Tawni waitressed at a diner in Tucson. I envisioned it being just as tacky as Mel's Diner on Alice. I wondered if Tawni wore a Pepto Bismal pink uniform and told her boss to "kiss her grits" like Flo. I was willing to wager Tawni was as rattle- brained as Vera. Other than her jugs, I couldn't imagine why my father was interested in her. She looked nothing like his "type," which ran to tall, willowy, intellectual women... like my mother, who passed away when I was a toddler. 

It had been six months since Dad met Tawni through a lonely hearts personal ad. Their weekly correspondce gave me tingle of wariness low in my gut; a foreboding.

I was thirteen-years-old that summer, all freckles and legs. When I wasn't  shooting hoops with the guys at the park or playing Pac Man at the arcade, my nose was in a book. Usually it was a really trashy romance novel, my guilty pleasure, and one of the few "girly" things about me.

"Gah!" I battled against my tangle of red curls in the bathroom of the tiny apartment I shared with my father in the city. I tried to Dep away the frizzies, but it was hopeless. Accepting defeat with a growl of frustration, I pulled my hair back in a band and acknowledged my bad mood wasn't only the result of a bad hair day.

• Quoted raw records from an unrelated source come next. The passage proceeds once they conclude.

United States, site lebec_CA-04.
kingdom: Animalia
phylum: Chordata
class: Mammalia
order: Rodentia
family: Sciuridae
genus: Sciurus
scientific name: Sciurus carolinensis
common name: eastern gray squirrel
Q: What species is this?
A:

Dad was taking a two week vacation to fly out to Arizona and meet her. I was pissed. He'd promised me a trip to Disney since Epcot opened, but I had a feeling that wasn't gonna happen anytime soon.

"Come on, Pumpkin, you used to love going to visit Grandma Laura," Dad coaxed over a sundae at Freddy's, just down the street from our eighth floor walk up. I could tell he was really trying to butter me up when he didn't limit me to two toppings like usual.

I shot him a pointed look. "Dad."

"Sorry, sorry. I forgot." Dad put his hand up in surrender. "Tye. Two months out of this concrete jungle will be good for you."

"Why can't I stay by myself for the two weeks you're gone? I'm old enough. I stay at home while you're working all time." 

Dad chuckled, scraping the last of his ice cream from the bottom of the parfait glass. "No way, Jose. Two weeks is too long for you to be on your own. You haven't seen your grandma for over a year. You always complain how hot New York is in July and August anyway."

"What about Stinky? He'll think I abandoned him," I protested, referring to the stray cat we rescued when I was five.

"Stinky will be fine. Mrs. Potter said I can bring him next door while I'm away. Now, no more arguments. Give your old dad a break, will ya, kid?"

I sighed. Little did I know my experiences that summer would haunt me the rest of my days.